Dans le domaine de l’environnement, de l’eau et de l’assainissement, le Ministre en charge de l’Energie s’est réjoui des résultats enregistrés dans l’amélioration de la connaissance des ressources en eau à travers « l’Initiative Accroissement de la Disponibilité en Eau » (IWAVE) que l’AIEA a développée pour une gestion rationnelle et durable des ressources en eaux souterraines dans la région du Sahel. Selon lui, «ces acquis sur la gestion des eaux transfrontalières vont sans doute contribuer à atteindre les Objectifs de Développement Durables que nous nous sommes fixés».

Dans le domaine des Mines, de l’Energie et de l’Industrie, le Niger, afin d’assurer son indépendance énergétique et un développement économique durable, a-t-il informé, «est résolument engagé dans la réalisation d’un programme électronucléaire décliné dans tous ses Programmes politiques de développement».

«En outre, a-t-il ajouté, le Niger soutient fermement la réalisation d’un programme électronucléaire sous régional afin de garantir l’accès à l’électricité aux populations des pays membres de la CEDEAO. Nous restons convaincus que l’électronucléaire est une énergie propre pouvant allier développement économique et protection de l’environnement. Les activités nucléaires du Niger sont menées en conformité avec les exigences internationales en la matière. C’est dans ce sens que notre pays a créé l’Autorité de Régulation et de Sureté Nucléaires (ARSN), indépendante et autonome depuis 2016».

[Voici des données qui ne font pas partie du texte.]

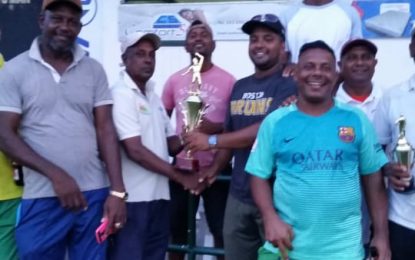 Lewis stars as Ariel Masters lift Wayne Jones softball title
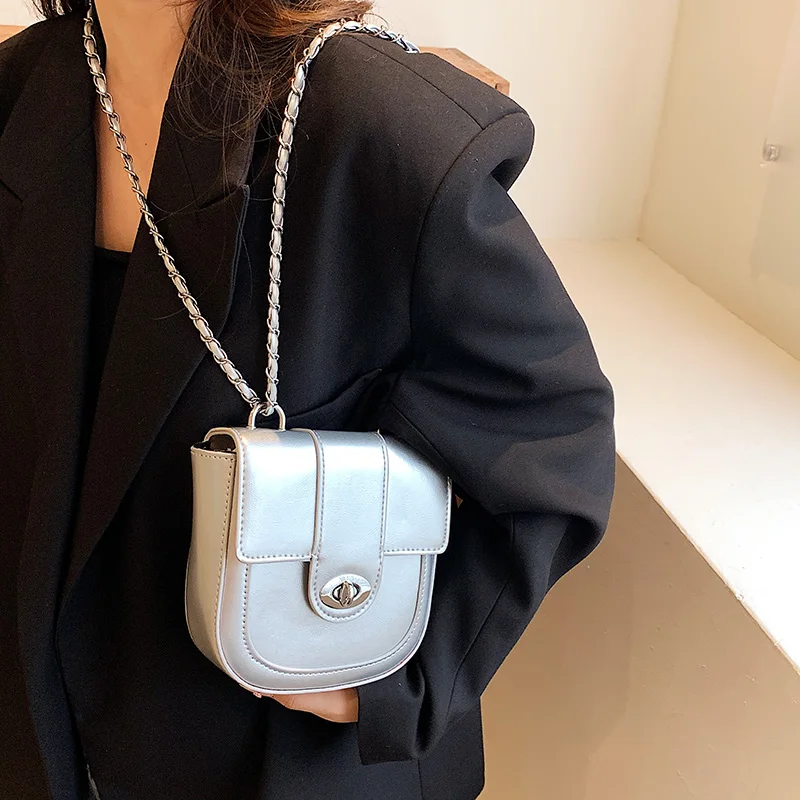 

Новинка 2023, дизайнерская сумочка и кошелек, женская сумка простого дизайна, сумка на плечо из искусственной кожи, винтажные сумки-мессендже...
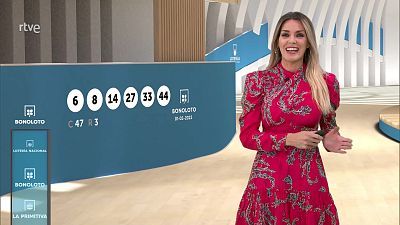 Sorteo de la Bonoloto del 01/02/2023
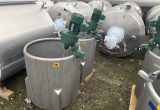 600 liter tank i Rostfritt 304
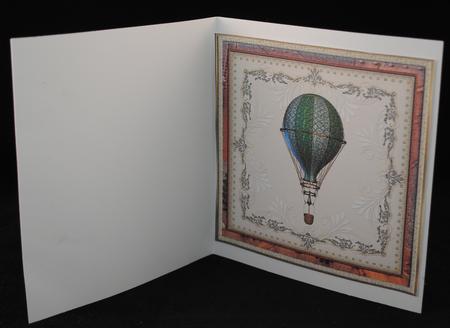 Hot Air Ballon Insert to Match Cup601623_719 by Yvonne Middleton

Dans le domaine de la sûreté et de la sécurité nucléaire, a indiqué le Ministre Mahamane Sani Mahamadou, «nous avons mis en place un dispositif institutionnel, administratif et juridique capable de réguler toutes les pratiques impliquant des sources de rayonnement et de matières radioactives».

Bien plus et tenant compte du contexte sécuritaire actuel dominé par le défi du terrorisme, «le Niger a pris toutes les mesures pour compléter le dispositif sécuritaire national en tenant compte de la sécurité nucléaire. Nous avions ainsi demandé et obtenu de l’Agence un important appui technique pour la sécurisation de plusieurs grands évènements publics dont la rencontre des Chefs d’Etat de l’Union Africaine tenue à Niamey en 2019».

Le Niger subissant de plein fouet les effets néfastes du changement climatique, mais aussi soucieux de la protection de l’environnement, «soutient fortement l’Initiative Technologie nucléaire au service de la lutte contre la pollution par le plastique (NUTEC Plastics) de l’AIEA. «Nous demandons également à tous les Etats Membres de l’AIEA à apporter leur contribution à cette initiative», a lancé le Ministre du Pétrole, de l’Energie et des Energies Renouvelables à l’endroit de ses collègues des autres pays membres de l’AIEA.

Il les a également invités solennellement à apporter tout leur soutien au projet d’action intégrée contre les zoonoses (ZODIAC) afin d’aider les pays à préserver la santé humaine et animale. La Conférence générale de l’AIEA, note-t-on, réunit chaque année en session ordinaire à Vienne en Autriche, habituellement en septembre, les représentants des Etats Membres pour examiner et approuver le budget de l’AIEA et statuer sur d’autres questions soulevées par le Conseil des gouverneurs, le Directeur général et les Etats Membres.